Over time, stress causes a number of serious problems, such as depression and anxiety. Coping with stress in the early stages can help maximize the university experience and opportunities for students.
There are three types of common stress that trigger the student’s experience:
Social stress exerts strong group pressure on students. Dealing with new relationships, balancing academic life with social life, living with or without family members, adapting to the new environment, all this causes stress to students.
Strict schedules, deadlines, low grades, demanding classes, exams, homework, and poor time management lead to increased academic stress.
Daily life Stress
Stress is associated with problems not related to academic or social life. These can be daily commuting, part-time work, financial burdens, etc.

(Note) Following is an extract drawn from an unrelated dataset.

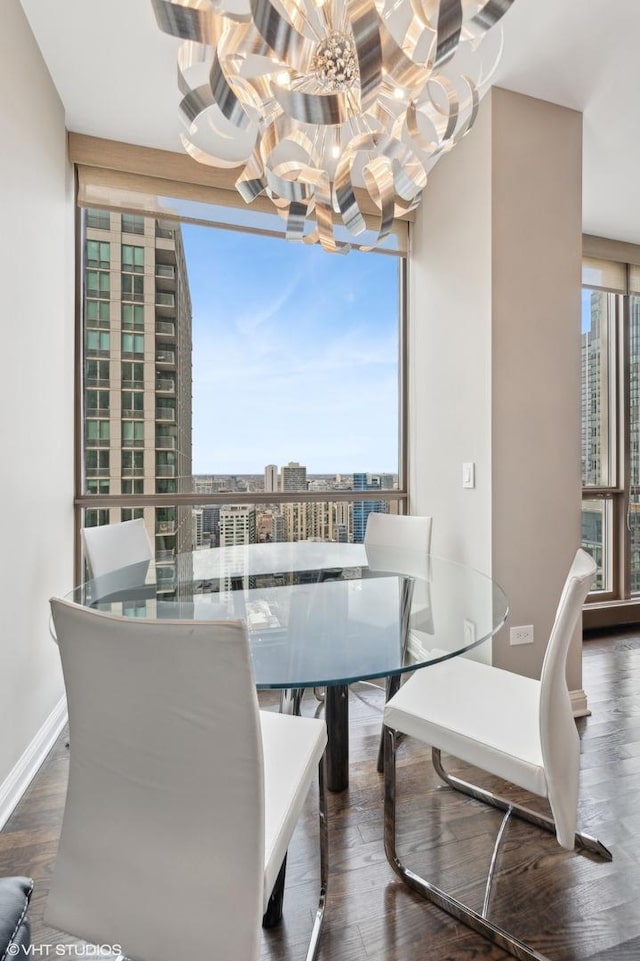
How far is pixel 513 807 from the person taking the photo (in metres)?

Practical stress management can help students deal with their concerns and be more productive, competent and efficient. Here are some tips to deal with stress:
Time management Stress
Proper time management is one of the most effective techniques for reducing stress (Macan et al., 1990). Whether to relax, work or study, time should be used wisely. Students should be able to design and follow the schedule. Choose a relaxing break between work and study, even if it takes some time to breathe.
Exercise and get some air
A healthy lifestyle is essential for students, especially at the university level. Instead of partying at night and spending time at home studying all day, spend some time doing some air and exercising. Stress is usually lower in people who maintain a healthy routine.
If you focus on the negative aspects of the situation, you will be under mental stress (Thompson and Gaudreau, 2008). Instead, try looking at a half-full glass and stay optimistic in difficult times. For example, instead of feeling nervous about your bad judgment, try to stay positive and look for ways to improve next time.
Organize your academic life.
The organization is very important in academic life to deal with stress (Sinha, 2014). Thanks to structured academic grades, timely homework assignment and follow-up of all deadlines, stress can be significantly reduced.
Stop postponing things.
The best way to stop the delay is to eliminate the most difficult tasks first. Most people delay because they are afraid of the tasks they postpone. Get rid of the terrifying act and you can leave now.
Take a step by step guide.
Do not put too many eggs in a basket. Instead of feeling overwhelmed with all the terms, it is better to make a list and organize them one by one. This helps increase efficiency and productivity over time.
Spend time with friends.
A cup of coffee with family or friends is all you need for stress levels to return to normal. Stress can also get worse if a person feels alone. Bypassing all your thoughts to someone you trust, you immediately feel much better.
Aquatic therapies effectively reduce stress and relax the body (Lewis and Webster, 2014). Drink plenty of water and perform hot baths, it can help your body relax. By adding aromatic oils to your bathroom, you can double the relaxation effect and improve your academic performance.
Do something you love.
If you feel extremely stressed, take a break and do something you love. Whether you’re painting or listening to music, doing something you enjoy can improve your mood and distract you from your stressful.
The general rule of thumb is to reduce the workload and avoid overload. By following the above advice, you can guarantee balance in your academic life. If normal boards of directors do not help, seek the advice of student support services or other professionals.